Der eigentliche Skandal spielte sich indes vor dem Einlaß auf unser Festgelände und vor der Tür in den Vortragssaal des Gasthofes ab: Zwar waren weniger als zehn Antifa-Typen da (die dennoch zugestanden bekamen, für zwei Stunden die Ortsdurchfahrt mit einem Infostand auf der Mitte der Straße zu blockieren); hart ging es uns aber an, daß vier als Journalisten auftretende Fotografen jeden, wirklich jeden Teilnehmer aus nächster Nähe fotografieren durften und daß diese Bildergalerien nun im Netz veröffentlicht sind.
Die Einsatzleitung der Polizei, die mit viel zu vielen Kräften unsere Veranstaltung vor dem gewaltbereiten halben Dutzend schützen zu müssen vermeinte, unterband dieses Fotografieren nicht: Es gehöre zur Freiheit der Presse. Wir stellen das seit Jahren infrage. Jeder Bildbericht über unser Fest käme nämlich mit fünf, sieben, zehn Aufnahmen aus – der Einlaß, die Stellwände, das Zelt, ankommende Teilnehmer, der Gasthof, ein Büchertisch, Prominenz.

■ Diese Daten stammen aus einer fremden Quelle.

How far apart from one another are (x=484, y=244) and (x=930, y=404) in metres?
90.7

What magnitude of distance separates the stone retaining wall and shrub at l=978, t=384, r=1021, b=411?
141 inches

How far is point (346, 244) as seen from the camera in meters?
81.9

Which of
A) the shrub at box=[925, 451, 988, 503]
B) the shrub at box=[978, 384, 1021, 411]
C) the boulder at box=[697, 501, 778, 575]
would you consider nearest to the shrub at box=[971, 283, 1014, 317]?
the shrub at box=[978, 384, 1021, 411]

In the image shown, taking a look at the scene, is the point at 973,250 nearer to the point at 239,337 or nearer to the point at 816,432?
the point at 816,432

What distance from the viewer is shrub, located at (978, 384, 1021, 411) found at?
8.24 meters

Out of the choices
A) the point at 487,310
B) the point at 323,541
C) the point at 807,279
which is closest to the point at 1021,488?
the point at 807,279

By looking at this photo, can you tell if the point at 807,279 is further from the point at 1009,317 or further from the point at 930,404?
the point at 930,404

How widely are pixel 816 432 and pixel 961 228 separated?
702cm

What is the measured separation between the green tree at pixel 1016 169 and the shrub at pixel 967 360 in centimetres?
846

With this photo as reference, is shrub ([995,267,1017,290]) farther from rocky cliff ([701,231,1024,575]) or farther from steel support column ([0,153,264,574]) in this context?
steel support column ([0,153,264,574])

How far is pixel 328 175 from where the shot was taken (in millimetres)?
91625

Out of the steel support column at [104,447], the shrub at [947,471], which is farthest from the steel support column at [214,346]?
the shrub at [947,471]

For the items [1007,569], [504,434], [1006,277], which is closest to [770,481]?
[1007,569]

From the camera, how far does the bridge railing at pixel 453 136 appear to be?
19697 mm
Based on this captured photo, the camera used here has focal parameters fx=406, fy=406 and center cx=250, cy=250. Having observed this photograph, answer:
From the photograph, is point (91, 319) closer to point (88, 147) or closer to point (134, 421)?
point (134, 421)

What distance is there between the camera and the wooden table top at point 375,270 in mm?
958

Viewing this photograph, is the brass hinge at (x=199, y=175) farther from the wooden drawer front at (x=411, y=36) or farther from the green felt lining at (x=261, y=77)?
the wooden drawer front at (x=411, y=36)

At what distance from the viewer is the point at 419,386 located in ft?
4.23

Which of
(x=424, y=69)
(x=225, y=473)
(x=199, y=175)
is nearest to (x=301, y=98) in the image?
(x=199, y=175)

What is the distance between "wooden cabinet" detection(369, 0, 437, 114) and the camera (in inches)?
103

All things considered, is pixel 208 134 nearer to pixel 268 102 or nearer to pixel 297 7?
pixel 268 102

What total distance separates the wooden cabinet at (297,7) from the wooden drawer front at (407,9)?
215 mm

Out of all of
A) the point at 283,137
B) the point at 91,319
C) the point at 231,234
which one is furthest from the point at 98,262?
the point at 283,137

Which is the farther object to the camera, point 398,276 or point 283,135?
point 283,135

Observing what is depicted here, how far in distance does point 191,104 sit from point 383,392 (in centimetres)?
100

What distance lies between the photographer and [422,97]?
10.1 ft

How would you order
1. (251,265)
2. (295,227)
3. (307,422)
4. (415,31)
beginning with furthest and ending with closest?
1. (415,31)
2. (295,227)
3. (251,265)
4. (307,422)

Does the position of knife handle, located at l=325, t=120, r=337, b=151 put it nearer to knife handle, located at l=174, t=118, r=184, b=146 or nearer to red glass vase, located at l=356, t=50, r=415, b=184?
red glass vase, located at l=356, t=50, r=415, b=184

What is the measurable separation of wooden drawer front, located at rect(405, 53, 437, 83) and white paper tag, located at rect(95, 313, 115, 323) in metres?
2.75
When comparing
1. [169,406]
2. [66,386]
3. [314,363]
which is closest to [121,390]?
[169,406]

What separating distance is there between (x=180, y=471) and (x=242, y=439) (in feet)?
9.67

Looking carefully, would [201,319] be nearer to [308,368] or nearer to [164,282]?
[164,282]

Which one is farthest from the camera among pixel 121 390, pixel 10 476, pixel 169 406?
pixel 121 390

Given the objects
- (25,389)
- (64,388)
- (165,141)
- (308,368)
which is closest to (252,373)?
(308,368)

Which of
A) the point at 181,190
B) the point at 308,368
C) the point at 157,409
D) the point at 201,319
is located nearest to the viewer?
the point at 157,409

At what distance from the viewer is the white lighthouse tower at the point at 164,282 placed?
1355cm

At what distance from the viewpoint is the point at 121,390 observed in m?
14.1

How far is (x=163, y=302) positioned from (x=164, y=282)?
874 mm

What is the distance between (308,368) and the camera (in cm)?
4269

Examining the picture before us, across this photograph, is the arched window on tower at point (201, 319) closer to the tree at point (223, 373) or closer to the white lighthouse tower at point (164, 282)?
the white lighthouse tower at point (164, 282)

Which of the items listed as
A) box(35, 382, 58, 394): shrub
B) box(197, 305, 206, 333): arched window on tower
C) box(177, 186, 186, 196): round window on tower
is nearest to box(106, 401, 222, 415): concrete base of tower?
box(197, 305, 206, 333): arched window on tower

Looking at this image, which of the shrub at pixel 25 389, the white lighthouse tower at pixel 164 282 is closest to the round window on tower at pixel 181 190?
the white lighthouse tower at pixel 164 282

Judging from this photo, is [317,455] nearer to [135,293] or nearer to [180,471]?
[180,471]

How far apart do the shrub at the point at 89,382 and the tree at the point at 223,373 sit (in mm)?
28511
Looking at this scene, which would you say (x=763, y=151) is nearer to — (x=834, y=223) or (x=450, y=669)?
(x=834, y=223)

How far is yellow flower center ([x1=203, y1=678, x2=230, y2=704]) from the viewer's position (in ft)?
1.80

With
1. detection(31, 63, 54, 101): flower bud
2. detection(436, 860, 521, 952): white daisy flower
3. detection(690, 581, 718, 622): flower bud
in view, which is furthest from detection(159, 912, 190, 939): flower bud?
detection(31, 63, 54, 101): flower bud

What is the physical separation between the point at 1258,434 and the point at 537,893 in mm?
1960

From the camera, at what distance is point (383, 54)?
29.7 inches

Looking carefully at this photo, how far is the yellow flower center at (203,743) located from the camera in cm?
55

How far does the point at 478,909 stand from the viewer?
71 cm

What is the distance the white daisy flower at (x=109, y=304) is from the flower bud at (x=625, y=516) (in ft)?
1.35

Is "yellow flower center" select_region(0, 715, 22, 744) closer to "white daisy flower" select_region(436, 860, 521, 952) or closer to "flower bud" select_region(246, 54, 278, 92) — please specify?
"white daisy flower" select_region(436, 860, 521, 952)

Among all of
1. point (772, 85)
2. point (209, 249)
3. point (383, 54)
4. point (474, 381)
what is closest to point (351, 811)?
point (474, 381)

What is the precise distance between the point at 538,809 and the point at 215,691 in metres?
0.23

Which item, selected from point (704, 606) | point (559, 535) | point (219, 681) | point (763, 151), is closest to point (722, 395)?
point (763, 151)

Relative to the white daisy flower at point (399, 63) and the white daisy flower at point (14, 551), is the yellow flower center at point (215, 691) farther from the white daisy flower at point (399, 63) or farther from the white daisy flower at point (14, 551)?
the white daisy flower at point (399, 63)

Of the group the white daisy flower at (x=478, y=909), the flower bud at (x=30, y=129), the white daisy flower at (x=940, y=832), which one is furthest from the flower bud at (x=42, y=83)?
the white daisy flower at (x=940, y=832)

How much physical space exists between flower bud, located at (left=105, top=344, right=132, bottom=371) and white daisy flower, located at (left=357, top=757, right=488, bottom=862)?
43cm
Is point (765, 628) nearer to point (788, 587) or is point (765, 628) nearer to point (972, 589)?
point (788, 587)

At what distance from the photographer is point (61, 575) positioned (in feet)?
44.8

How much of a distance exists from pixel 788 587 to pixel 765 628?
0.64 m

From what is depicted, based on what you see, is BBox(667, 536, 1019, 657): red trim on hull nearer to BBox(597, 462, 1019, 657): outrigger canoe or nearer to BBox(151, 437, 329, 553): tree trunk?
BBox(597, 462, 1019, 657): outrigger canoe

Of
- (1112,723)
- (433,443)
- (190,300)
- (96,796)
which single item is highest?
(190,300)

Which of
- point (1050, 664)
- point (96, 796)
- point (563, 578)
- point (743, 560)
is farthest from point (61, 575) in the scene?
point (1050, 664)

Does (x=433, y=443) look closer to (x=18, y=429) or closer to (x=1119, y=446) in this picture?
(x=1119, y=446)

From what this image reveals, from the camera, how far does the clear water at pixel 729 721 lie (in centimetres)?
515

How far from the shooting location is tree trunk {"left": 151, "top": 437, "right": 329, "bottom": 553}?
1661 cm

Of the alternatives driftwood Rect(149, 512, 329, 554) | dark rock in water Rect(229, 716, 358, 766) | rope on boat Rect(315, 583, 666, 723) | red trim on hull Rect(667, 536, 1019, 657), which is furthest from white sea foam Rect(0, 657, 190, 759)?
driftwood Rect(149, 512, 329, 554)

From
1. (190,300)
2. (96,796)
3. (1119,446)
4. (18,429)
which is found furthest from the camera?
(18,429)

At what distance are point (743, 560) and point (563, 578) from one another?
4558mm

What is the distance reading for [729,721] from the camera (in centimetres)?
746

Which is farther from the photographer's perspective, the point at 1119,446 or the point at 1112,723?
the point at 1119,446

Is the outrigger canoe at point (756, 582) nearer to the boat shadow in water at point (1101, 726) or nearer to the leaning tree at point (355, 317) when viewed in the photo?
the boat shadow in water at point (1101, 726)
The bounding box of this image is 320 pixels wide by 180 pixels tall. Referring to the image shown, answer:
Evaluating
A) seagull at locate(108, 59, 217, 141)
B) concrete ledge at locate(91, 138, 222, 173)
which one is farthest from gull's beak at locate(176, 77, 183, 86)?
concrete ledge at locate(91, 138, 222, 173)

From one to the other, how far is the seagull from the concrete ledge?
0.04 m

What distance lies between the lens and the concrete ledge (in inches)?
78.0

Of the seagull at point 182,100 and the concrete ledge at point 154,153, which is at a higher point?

Porträtaufnahmen von einzelnen Teilnehmern gehören überhaupt nicht zu dieser Darstellungsfreiheit, die von den Fotografen reklamiert wird. Dies wird bereits daraus deutlich, daß sie diese Porträts gar nicht veröffentlichen dürfen. Warum schießen sie sie dann überhaupt? Sie schießen sie, weil sie die Bildergalerien natürlich trotzdem veröffentlichen – bloß ist es keinem von uns möglich, diese anonym ins Netz gestellten Galerien genau diesem oder jenem Fotografen zuzuordnen.
Das ist schon der ganze Trick. Er wird seit Jahren angewandt und wird von den staatsabhängigen Medien nicht thematisiert.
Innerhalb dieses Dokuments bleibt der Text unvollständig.